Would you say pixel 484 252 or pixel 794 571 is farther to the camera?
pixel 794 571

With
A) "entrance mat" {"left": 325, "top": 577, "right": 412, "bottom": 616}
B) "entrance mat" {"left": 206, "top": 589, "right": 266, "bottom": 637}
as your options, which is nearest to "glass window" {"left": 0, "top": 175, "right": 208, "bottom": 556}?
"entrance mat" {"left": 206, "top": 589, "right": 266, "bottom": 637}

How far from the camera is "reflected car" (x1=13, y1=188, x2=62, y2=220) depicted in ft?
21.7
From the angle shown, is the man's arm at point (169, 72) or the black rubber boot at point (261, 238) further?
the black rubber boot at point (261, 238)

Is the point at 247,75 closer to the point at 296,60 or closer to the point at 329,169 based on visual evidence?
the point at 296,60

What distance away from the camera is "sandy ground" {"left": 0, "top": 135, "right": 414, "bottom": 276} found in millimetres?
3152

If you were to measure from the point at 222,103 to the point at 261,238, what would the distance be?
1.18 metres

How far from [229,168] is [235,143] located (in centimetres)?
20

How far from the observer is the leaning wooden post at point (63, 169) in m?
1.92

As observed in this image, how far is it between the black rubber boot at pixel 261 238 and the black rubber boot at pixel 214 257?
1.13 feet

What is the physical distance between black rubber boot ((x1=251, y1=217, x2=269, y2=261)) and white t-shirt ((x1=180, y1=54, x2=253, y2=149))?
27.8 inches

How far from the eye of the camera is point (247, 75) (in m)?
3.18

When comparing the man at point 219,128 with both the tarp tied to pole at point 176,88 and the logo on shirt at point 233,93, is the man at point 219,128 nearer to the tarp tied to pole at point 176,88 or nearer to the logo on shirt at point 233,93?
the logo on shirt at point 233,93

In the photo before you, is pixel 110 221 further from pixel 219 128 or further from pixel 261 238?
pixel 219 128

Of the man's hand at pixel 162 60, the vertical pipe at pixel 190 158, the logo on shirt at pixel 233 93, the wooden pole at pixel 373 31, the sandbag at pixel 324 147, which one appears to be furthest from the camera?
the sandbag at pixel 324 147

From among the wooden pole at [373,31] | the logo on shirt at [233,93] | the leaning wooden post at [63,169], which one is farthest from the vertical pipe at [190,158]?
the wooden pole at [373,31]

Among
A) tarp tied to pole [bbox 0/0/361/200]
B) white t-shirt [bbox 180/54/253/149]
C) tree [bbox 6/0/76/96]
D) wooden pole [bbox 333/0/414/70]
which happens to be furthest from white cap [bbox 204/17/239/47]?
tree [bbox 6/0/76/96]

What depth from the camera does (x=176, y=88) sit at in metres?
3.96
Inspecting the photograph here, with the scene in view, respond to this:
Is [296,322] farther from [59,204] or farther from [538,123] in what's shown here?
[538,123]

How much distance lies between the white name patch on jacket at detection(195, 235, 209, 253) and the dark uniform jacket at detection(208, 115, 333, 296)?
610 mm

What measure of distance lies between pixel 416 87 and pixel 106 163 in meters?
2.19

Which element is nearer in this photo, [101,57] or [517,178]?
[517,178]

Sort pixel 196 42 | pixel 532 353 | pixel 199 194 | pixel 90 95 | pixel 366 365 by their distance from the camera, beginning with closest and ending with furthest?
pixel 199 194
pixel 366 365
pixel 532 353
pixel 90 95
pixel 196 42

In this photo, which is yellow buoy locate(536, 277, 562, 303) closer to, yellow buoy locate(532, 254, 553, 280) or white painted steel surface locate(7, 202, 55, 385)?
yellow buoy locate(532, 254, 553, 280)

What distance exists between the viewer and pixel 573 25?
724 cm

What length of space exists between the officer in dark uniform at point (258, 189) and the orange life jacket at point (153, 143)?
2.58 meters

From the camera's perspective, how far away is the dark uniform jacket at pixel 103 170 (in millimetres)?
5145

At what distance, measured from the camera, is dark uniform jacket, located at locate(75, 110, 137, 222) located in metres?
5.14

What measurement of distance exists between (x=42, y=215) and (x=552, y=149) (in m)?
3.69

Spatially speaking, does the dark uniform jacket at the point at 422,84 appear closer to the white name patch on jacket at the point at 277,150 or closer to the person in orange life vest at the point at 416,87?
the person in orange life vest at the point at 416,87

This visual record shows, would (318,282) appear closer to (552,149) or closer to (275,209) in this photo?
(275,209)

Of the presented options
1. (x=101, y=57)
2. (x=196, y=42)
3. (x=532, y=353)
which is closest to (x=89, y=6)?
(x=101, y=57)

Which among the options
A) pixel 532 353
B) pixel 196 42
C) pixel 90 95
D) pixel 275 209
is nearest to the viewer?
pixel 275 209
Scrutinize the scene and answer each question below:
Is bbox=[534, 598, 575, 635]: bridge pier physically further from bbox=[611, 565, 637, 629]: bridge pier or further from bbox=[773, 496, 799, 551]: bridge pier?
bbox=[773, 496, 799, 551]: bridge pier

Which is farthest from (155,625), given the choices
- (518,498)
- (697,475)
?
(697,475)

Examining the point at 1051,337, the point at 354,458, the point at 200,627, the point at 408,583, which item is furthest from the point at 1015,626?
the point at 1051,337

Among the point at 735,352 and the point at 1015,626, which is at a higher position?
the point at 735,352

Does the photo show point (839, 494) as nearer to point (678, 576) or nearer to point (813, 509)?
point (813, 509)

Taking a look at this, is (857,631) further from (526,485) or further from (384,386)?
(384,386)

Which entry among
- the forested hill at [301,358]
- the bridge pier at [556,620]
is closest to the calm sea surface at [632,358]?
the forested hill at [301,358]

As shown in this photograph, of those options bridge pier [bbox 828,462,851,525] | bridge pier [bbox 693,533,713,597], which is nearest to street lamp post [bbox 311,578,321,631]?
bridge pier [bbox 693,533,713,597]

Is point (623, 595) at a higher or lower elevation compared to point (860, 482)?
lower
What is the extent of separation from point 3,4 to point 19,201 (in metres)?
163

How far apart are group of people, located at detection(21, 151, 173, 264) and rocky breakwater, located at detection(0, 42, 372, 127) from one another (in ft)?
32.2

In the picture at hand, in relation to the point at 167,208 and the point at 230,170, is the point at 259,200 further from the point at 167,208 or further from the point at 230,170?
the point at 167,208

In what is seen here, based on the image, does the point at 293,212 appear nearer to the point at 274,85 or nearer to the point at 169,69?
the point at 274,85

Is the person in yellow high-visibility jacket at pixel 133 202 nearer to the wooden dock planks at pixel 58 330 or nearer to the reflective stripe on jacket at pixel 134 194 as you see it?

REQUIRED WORK -> Faithfully transcribe the whole of the data.

CORRECT OUTPUT ->
Would you say pixel 484 252 or pixel 794 571 is farther to the camera?
pixel 794 571

With
A) "entrance mat" {"left": 325, "top": 577, "right": 412, "bottom": 616}
B) "entrance mat" {"left": 206, "top": 589, "right": 266, "bottom": 637}
as your options, which is nearest to "glass window" {"left": 0, "top": 175, "right": 208, "bottom": 556}?
"entrance mat" {"left": 206, "top": 589, "right": 266, "bottom": 637}

How far from the camera is "reflected car" (x1=13, y1=188, x2=62, y2=220) depicted in ft?
21.7
From the angle shown, is the man's arm at point (169, 72) or the black rubber boot at point (261, 238) further?
the black rubber boot at point (261, 238)

Is the point at 247,75 closer to the point at 296,60 or closer to the point at 329,169 based on visual evidence?
the point at 296,60

What distance away from the camera is "sandy ground" {"left": 0, "top": 135, "right": 414, "bottom": 276} found in millimetres?
3152

If you were to measure from the point at 222,103 to the point at 261,238, what would the distance be?
1.18 metres

How far from [229,168] is [235,143] located (in centimetres)?
20

How far from the observer is the leaning wooden post at point (63, 169) in m?
1.92

As observed in this image, how far is it between the black rubber boot at pixel 261 238 and the black rubber boot at pixel 214 257?
1.13 feet

What is the physical distance between black rubber boot ((x1=251, y1=217, x2=269, y2=261)) and white t-shirt ((x1=180, y1=54, x2=253, y2=149))?
27.8 inches

How far from the eye of the camera is point (247, 75) (in m)?
3.18

When comparing the man at point 219,128 with both the tarp tied to pole at point 176,88 and the logo on shirt at point 233,93, is the man at point 219,128 nearer to the tarp tied to pole at point 176,88 or nearer to the logo on shirt at point 233,93?
the logo on shirt at point 233,93

In the photo before you, is pixel 110 221 further from pixel 219 128 or further from pixel 261 238?
pixel 219 128

Of the man's hand at pixel 162 60, the vertical pipe at pixel 190 158, the logo on shirt at pixel 233 93, the wooden pole at pixel 373 31, the sandbag at pixel 324 147, which one appears to be furthest from the camera?
the sandbag at pixel 324 147

From among the wooden pole at [373,31] | the logo on shirt at [233,93] | the leaning wooden post at [63,169], which one is farthest from the vertical pipe at [190,158]?
the wooden pole at [373,31]

Among
A) tarp tied to pole [bbox 0/0/361/200]
B) white t-shirt [bbox 180/54/253/149]
C) tree [bbox 6/0/76/96]
D) wooden pole [bbox 333/0/414/70]
which happens to be furthest from white cap [bbox 204/17/239/47]?
tree [bbox 6/0/76/96]

What depth from the camera does (x=176, y=88) sit at in metres?
3.96
Inspecting the photograph here, with the scene in view, respond to this:
Is [296,322] farther from [59,204] or farther from [538,123] in what's shown here?
[538,123]

How much distance lies between the white name patch on jacket at detection(195, 235, 209, 253) and the dark uniform jacket at detection(208, 115, 333, 296)?
610 mm

What measure of distance lies between pixel 416 87 and pixel 106 163 in meters?
2.19

Which element is nearer in this photo, [101,57] or [517,178]?
[517,178]

Sort pixel 196 42 | pixel 532 353 | pixel 199 194 | pixel 90 95 | pixel 366 365 by their distance from the camera, beginning with closest and ending with furthest?
pixel 199 194
pixel 366 365
pixel 532 353
pixel 90 95
pixel 196 42

In this photo, which is yellow buoy locate(536, 277, 562, 303) closer to, yellow buoy locate(532, 254, 553, 280) or white painted steel surface locate(7, 202, 55, 385)?
yellow buoy locate(532, 254, 553, 280)

What distance exists between the viewer and pixel 573 25?
724 cm

What length of space exists between the officer in dark uniform at point (258, 189) and the orange life jacket at point (153, 143)?
2.58 meters

From the camera's perspective, how far away is the dark uniform jacket at pixel 103 170 (in millimetres)?
5145

At what distance, measured from the camera, is dark uniform jacket, located at locate(75, 110, 137, 222) located in metres?
5.14

What measurement of distance exists between (x=42, y=215) and (x=552, y=149) (in m)?
3.69

Spatially speaking, does the dark uniform jacket at the point at 422,84 appear closer to the white name patch on jacket at the point at 277,150 or closer to the person in orange life vest at the point at 416,87?
the person in orange life vest at the point at 416,87

This visual record shows, would (318,282) appear closer to (552,149) or closer to (275,209) in this photo?
(275,209)

Of the presented options
1. (x=101, y=57)
2. (x=196, y=42)
3. (x=532, y=353)
which is closest to (x=89, y=6)?
(x=101, y=57)

Which among the options
A) pixel 532 353
B) pixel 196 42
C) pixel 90 95
D) pixel 275 209
is nearest to the viewer?
pixel 275 209
Scrutinize the scene and answer each question below:
Is bbox=[534, 598, 575, 635]: bridge pier physically further from bbox=[611, 565, 637, 629]: bridge pier or further from bbox=[773, 496, 799, 551]: bridge pier?
bbox=[773, 496, 799, 551]: bridge pier

Which is farthest from (155,625), given the choices
- (518,498)
- (697,475)
?
(697,475)

Examining the point at 1051,337, the point at 354,458, the point at 200,627, the point at 408,583, which item is furthest from the point at 1015,626?
the point at 1051,337

Among the point at 735,352 and the point at 1015,626, which is at a higher position?
the point at 735,352

Does the photo show point (839, 494) as nearer to point (678, 576) or nearer to point (813, 509)?
point (813, 509)

Taking a look at this, is (857,631) further from (526,485) or further from (384,386)?
(384,386)

Which entry among
- the forested hill at [301,358]
- the bridge pier at [556,620]
is closest to the calm sea surface at [632,358]?
the forested hill at [301,358]

As shown in this photograph, of those options bridge pier [bbox 828,462,851,525] | bridge pier [bbox 693,533,713,597], which is nearest to street lamp post [bbox 311,578,321,631]?
bridge pier [bbox 693,533,713,597]

Is point (623, 595) at a higher or lower elevation compared to point (860, 482)?
lower
What is the extent of separation from point 3,4 to point 19,201 (in metres)?
163

How far apart are group of people, located at detection(21, 151, 173, 264) and rocky breakwater, located at detection(0, 42, 372, 127) from one another (in ft)?
32.2

In the picture at hand, in relation to the point at 167,208 and the point at 230,170, is the point at 259,200 further from the point at 167,208 or further from the point at 230,170?
the point at 167,208

In what is seen here, based on the image, does the point at 293,212 appear nearer to the point at 274,85 or nearer to the point at 169,69?
the point at 274,85

Is the person in yellow high-visibility jacket at pixel 133 202 nearer to the wooden dock planks at pixel 58 330 or nearer to the reflective stripe on jacket at pixel 134 194 as you see it?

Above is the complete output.